**WHAT TO DO:** Will you write out the data exactly, excluding every picture?

>>>>

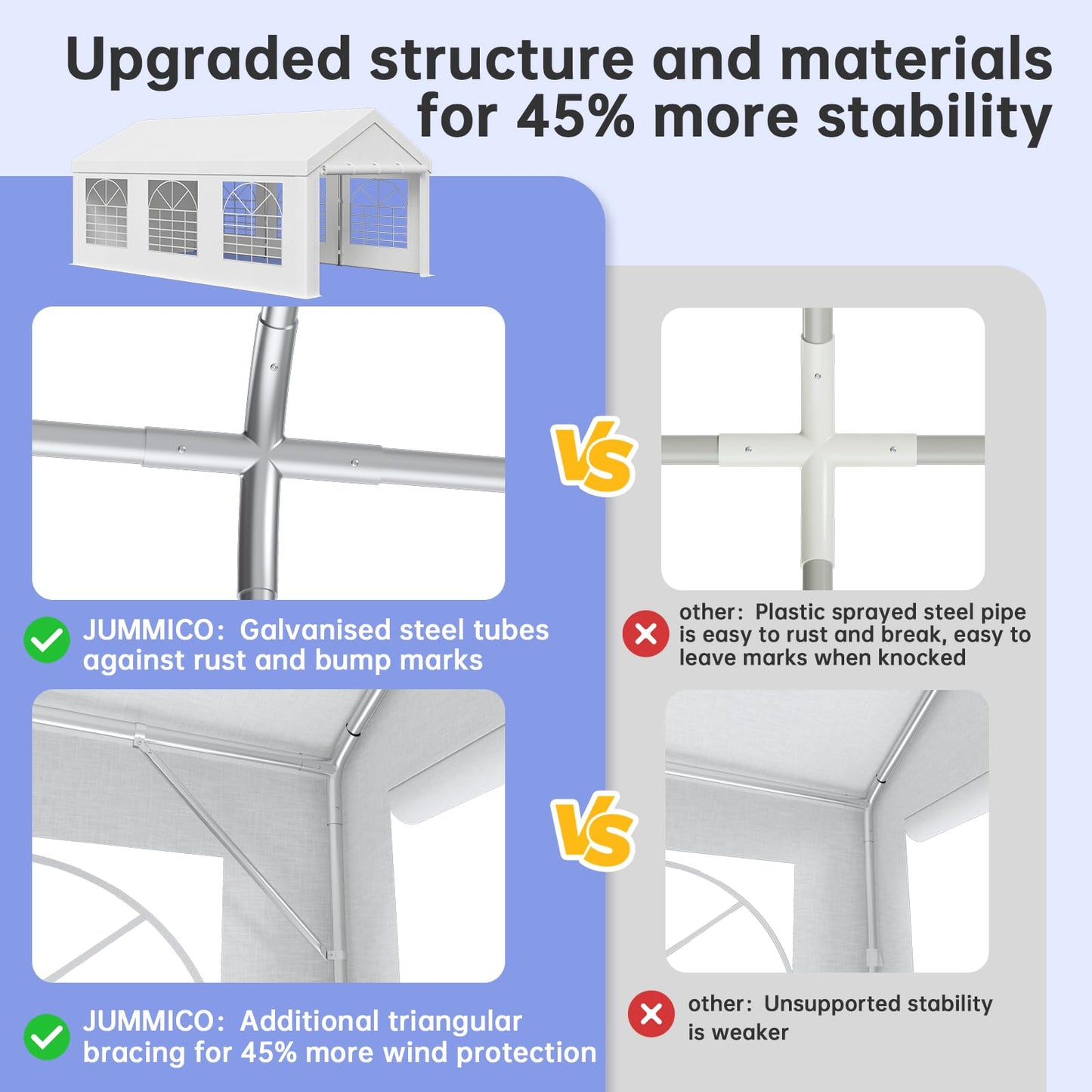 Upgraded structure and materials for 45% more stability

VS

JUMMICO: Galvanised steel tubes against rust and bump marks

other: Plastic sprayed steel pipe is easy to rust and break, easy to leave marks when knocked

VS

JUMMICO: Additional triangular bracing for 45% more wind protection

other: Unsupported stability is weaker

<<<<

**OUTPUT FOR THIS EXERCISE:**
 Upgraded structure and materials for 45% more stability

VS

JUMMICO: Galvanised steel tubes against rust and bump marks

other: Plastic sprayed steel pipe is easy to rust and break, easy to leave marks when knocked

VS

JUMMICO: Additional triangular bracing for 45% more wind protection

other: Unsupported stability is weaker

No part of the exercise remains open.